Dataset entries

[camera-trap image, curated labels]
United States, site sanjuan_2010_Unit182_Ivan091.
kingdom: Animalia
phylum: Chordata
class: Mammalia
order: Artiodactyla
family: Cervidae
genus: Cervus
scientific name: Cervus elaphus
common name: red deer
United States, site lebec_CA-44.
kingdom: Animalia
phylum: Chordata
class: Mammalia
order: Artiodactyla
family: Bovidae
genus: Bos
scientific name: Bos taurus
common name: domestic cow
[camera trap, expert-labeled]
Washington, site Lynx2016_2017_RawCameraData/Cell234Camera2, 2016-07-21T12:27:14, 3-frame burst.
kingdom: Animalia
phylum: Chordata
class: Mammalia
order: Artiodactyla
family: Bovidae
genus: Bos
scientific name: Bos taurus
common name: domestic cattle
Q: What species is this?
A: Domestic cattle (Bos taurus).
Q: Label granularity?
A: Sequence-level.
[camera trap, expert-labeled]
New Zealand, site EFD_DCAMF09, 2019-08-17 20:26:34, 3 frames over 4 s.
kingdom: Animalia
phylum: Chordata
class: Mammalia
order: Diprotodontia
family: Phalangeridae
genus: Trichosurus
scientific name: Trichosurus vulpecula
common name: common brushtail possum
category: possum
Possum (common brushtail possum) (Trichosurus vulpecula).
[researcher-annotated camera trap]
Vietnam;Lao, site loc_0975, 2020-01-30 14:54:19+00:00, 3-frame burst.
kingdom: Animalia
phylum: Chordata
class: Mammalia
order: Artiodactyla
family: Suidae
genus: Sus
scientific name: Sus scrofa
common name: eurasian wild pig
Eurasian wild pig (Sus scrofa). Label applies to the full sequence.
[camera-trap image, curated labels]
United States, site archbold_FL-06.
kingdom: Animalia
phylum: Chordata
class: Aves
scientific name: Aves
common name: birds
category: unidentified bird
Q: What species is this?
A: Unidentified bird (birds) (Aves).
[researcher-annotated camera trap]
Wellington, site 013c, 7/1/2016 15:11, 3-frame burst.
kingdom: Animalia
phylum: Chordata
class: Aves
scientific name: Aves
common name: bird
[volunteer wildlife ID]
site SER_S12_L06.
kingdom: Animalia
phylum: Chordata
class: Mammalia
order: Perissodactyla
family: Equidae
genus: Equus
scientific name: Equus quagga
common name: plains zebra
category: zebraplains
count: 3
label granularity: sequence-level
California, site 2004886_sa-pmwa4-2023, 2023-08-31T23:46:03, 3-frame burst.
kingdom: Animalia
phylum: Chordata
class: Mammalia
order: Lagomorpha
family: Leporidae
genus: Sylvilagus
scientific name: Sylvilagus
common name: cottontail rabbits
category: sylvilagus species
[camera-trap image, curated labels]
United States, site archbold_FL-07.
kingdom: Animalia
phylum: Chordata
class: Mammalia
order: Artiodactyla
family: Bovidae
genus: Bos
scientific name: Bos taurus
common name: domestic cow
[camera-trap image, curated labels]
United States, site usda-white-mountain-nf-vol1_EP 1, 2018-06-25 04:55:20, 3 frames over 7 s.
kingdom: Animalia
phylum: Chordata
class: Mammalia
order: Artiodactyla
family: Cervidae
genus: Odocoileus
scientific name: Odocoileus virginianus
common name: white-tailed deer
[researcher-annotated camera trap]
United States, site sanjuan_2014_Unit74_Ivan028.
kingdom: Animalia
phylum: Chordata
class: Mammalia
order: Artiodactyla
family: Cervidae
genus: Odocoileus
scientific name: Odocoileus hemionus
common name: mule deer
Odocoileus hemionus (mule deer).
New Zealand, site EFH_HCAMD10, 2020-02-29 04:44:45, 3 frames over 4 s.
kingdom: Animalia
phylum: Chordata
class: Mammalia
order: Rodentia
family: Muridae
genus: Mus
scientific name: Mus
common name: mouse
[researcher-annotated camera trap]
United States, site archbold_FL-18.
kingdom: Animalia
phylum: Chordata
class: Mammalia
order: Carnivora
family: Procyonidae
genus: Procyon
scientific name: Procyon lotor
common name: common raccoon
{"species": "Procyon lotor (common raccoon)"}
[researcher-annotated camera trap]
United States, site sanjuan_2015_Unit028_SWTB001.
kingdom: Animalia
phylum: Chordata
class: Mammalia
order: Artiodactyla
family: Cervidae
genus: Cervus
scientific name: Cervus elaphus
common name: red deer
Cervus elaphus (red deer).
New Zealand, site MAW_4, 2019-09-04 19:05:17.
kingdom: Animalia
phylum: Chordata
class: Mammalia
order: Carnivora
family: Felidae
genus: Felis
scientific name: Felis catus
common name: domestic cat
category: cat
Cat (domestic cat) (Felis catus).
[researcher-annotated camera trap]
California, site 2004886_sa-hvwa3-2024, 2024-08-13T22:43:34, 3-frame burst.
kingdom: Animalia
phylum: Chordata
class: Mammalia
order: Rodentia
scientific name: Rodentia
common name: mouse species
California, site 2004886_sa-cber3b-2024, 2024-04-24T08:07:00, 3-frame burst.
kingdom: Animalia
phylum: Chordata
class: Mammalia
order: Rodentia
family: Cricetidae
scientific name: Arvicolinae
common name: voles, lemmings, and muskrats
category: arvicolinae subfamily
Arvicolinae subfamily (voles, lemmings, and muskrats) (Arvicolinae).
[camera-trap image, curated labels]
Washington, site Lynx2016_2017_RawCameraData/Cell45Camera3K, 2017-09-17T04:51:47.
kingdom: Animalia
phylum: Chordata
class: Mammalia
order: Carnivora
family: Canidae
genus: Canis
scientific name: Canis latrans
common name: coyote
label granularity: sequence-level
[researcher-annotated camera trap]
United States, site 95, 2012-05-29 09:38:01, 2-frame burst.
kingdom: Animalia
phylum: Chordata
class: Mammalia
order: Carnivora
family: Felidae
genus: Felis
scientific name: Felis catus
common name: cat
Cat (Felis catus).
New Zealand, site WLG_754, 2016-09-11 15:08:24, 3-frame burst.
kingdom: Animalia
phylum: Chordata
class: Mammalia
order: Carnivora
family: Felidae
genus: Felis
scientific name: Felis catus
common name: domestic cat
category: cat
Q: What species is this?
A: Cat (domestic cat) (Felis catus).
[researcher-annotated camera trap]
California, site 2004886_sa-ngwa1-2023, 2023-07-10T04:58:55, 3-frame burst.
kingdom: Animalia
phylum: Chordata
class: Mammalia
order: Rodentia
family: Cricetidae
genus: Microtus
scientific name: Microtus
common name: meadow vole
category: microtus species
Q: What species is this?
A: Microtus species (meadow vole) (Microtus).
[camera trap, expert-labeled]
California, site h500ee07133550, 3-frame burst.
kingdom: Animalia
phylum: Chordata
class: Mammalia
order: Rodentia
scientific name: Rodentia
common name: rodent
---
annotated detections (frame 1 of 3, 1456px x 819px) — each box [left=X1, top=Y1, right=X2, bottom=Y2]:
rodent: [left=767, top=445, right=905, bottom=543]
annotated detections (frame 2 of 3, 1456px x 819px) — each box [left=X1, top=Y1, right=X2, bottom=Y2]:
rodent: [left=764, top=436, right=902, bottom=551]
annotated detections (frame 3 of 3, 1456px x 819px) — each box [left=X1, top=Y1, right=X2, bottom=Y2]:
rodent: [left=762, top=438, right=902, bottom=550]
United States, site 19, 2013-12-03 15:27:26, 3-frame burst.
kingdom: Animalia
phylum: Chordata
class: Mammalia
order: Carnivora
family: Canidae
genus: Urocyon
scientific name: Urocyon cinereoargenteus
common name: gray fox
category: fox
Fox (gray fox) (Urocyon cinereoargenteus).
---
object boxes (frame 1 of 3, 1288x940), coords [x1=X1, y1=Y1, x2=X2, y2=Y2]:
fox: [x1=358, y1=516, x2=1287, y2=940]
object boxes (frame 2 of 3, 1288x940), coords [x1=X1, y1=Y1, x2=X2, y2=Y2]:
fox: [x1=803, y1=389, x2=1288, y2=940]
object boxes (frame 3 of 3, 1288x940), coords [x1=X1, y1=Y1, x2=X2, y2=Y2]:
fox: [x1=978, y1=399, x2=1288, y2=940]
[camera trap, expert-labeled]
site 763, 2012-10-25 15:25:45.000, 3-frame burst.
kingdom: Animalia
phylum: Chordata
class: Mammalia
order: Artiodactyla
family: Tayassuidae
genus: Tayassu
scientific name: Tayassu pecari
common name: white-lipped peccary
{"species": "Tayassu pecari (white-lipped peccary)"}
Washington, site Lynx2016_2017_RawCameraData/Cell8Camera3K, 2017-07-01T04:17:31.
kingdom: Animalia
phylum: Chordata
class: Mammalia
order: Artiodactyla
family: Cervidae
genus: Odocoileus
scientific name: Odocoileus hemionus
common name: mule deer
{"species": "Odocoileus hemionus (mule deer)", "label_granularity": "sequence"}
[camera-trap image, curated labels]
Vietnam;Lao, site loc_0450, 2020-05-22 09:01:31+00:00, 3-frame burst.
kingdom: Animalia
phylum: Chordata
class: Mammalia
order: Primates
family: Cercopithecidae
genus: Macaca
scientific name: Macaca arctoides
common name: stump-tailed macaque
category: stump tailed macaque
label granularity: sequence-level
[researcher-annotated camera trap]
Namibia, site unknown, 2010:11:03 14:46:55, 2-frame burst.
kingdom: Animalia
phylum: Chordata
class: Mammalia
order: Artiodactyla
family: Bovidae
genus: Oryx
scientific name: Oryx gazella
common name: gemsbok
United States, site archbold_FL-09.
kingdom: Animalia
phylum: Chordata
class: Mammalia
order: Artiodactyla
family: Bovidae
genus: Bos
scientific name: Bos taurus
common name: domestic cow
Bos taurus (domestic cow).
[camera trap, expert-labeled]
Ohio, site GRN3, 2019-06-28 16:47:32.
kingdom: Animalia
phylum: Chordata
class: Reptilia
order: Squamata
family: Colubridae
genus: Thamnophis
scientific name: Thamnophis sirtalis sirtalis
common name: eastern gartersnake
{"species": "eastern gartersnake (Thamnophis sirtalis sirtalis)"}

EXERCISE DETAILS => Please give back only the lines between the first line of the entries and the line with "order: Perissodactyla", both ends included, word for word.

REPLY TO THE TASK =>
[camera-trap image, curated labels]
United States, site sanjuan_2010_Unit182_Ivan091.
kingdom: Animalia
phylum: Chordata
class: Mammalia
order: Artiodactyla
family: Cervidae
genus: Cervus
scientific name: Cervus elaphus
common name: red deer
United States, site lebec_CA-44.
kingdom: Animalia
phylum: Chordata
class: Mammalia
order: Artiodactyla
family: Bovidae
genus: Bos
scientific name: Bos taurus
common name: domestic cow
[camera trap, expert-labeled]
Washington, site Lynx2016_2017_RawCameraData/Cell234Camera2, 2016-07-21T12:27:14, 3-frame burst.
kingdom: Animalia
phylum: Chordata
class: Mammalia
order: Artiodactyla
family: Bovidae
genus: Bos
scientific name: Bos taurus
common name: domestic cattle
Q: What species is this?
A: Domestic cattle (Bos taurus).
Q: Label granularity?
A: Sequence-level.
[camera trap, expert-labeled]
New Zealand, site EFD_DCAMF09, 2019-08-17 20:26:34, 3 frames over 4 s.
kingdom: Animalia
phylum: Chordata
class: Mammalia
order: Diprotodontia
family: Phalangeridae
genus: Trichosurus
scientific name: Trichosurus vulpecula
common name: common brushtail possum
category: possum
Possum (common brushtail possum) (Trichosurus vulpecula).
[researcher-annotated camera trap]
Vietnam;Lao, site loc_0975, 2020-01-30 14:54:19+00:00, 3-frame burst.
kingdom: Animalia
phylum: Chordata
class: Mammalia
order: Artiodactyla
family: Suidae
genus: Sus
scientific name: Sus scrofa
common name: eurasian wild pig
Eurasian wild pig (Sus scrofa). Label applies to the full sequence.
[camera-trap image, curated labels]
United States, site archbold_FL-06.
kingdom: Animalia
phylum: Chordata
class: Aves
scientific name: Aves
common name: birds
category: unidentified bird
Q: What species is this?
A: Unidentified bird (birds) (Aves).
[researcher-annotated camera trap]
Wellington, site 013c, 7/1/2016 15:11, 3-frame burst.
kingdom: Animalia
phylum: Chordata
class: Aves
scientific name: Aves
common name: bird
[volunteer wildlife ID]
site SER_S12_L06.
kingdom: Animalia
phylum: Chordata
class: Mammalia
order: Perissodactyla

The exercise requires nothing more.